**SET EXERCISE**
Update the material below by changing each "from the camera" to "from the lens" and leaving every other word as it is.

──────

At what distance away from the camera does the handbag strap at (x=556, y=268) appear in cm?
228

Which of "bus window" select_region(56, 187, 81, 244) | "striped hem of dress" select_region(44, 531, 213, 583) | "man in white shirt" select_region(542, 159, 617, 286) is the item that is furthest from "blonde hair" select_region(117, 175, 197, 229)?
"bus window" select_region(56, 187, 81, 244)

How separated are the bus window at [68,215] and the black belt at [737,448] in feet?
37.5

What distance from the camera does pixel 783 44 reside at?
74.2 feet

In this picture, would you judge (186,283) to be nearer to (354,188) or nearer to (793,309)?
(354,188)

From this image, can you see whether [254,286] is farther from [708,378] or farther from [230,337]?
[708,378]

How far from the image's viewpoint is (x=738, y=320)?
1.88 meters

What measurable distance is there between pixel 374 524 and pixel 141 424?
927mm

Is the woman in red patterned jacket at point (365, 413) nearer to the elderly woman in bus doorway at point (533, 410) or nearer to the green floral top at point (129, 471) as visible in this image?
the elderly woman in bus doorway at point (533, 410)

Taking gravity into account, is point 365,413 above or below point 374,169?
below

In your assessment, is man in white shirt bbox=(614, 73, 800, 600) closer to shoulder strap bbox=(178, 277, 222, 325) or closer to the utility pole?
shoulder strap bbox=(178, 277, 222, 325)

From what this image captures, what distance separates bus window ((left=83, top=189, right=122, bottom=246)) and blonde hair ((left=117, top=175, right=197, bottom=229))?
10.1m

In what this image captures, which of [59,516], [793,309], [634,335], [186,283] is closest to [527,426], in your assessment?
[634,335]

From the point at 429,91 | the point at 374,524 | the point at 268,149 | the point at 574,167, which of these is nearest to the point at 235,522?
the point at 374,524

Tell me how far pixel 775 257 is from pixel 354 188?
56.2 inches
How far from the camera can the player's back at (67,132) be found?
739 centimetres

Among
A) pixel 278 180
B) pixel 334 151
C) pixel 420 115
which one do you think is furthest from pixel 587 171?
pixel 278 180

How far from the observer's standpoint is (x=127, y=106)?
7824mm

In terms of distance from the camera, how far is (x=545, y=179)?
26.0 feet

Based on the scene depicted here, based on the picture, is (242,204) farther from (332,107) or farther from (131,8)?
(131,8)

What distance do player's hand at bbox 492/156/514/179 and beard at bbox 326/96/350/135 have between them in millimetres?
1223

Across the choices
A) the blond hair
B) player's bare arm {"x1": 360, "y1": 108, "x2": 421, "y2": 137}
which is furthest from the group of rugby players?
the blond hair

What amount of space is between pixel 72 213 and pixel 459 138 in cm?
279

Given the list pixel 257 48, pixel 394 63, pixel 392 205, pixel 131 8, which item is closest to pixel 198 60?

──────

**RESPONSE TO THE TASK**
At what distance away from the lens does the handbag strap at (x=556, y=268) appear in cm?
228

Which of "bus window" select_region(56, 187, 81, 244) | "striped hem of dress" select_region(44, 531, 213, 583) | "man in white shirt" select_region(542, 159, 617, 286) is the item that is furthest from "blonde hair" select_region(117, 175, 197, 229)?
"bus window" select_region(56, 187, 81, 244)

How separated are the bus window at [68,215] and the black belt at [737,448] in feet?
37.5

What distance from the lens does pixel 783 44 reside at?
74.2 feet

In this picture, would you judge (186,283) to be nearer to (354,188) or nearer to (793,309)?
(354,188)

From this image, can you see whether [254,286] is farther from [708,378] or farther from [230,337]?
[708,378]

How far from the image's viewpoint is (x=738, y=320)?
1.88 meters

What measurable distance is there between pixel 374 524 and pixel 141 424?
927mm

Is the woman in red patterned jacket at point (365, 413) nearer to the elderly woman in bus doorway at point (533, 410) or nearer to the green floral top at point (129, 471) as visible in this image?
the elderly woman in bus doorway at point (533, 410)

Taking gravity into account, is point 365,413 above or below point 374,169?
below

In your assessment, is man in white shirt bbox=(614, 73, 800, 600) closer to shoulder strap bbox=(178, 277, 222, 325) or closer to the utility pole?
shoulder strap bbox=(178, 277, 222, 325)

From what this image captures, what distance separates bus window ((left=83, top=189, right=122, bottom=246)) and blonde hair ((left=117, top=175, right=197, bottom=229))?
10.1m

In what this image captures, which of [59,516], [793,309], [634,335], [186,283] is closest to [527,426], in your assessment?
[634,335]

From the point at 429,91 | the point at 374,524 | the point at 268,149 | the point at 574,167, which of these is nearest to the point at 235,522?
the point at 374,524

Tell me how far pixel 775 257 is from pixel 354 188?
56.2 inches
How far from the lens can the player's back at (67,132) be found?
739 centimetres

Among
A) pixel 278 180
B) pixel 334 151
C) pixel 420 115
which one do you think is furthest from pixel 587 171?
pixel 278 180

How far from the observer's standpoint is (x=127, y=106)?
7824mm

In terms of distance from the lens, how far is (x=545, y=179)?
26.0 feet

Based on the scene depicted here, based on the picture, is (242,204) farther from (332,107) or farther from (131,8)?
(131,8)

What distance do player's hand at bbox 492/156/514/179 and beard at bbox 326/96/350/135 have between them in millimetres?
1223

Across the choices
A) the blond hair
B) player's bare arm {"x1": 360, "y1": 108, "x2": 421, "y2": 137}
which is furthest from the group of rugby players?
the blond hair

What amount of space is between pixel 72 213 and pixel 459 138 in cm?
279

Given the list pixel 257 48, pixel 394 63, pixel 392 205, pixel 131 8, which item is closest to pixel 198 60?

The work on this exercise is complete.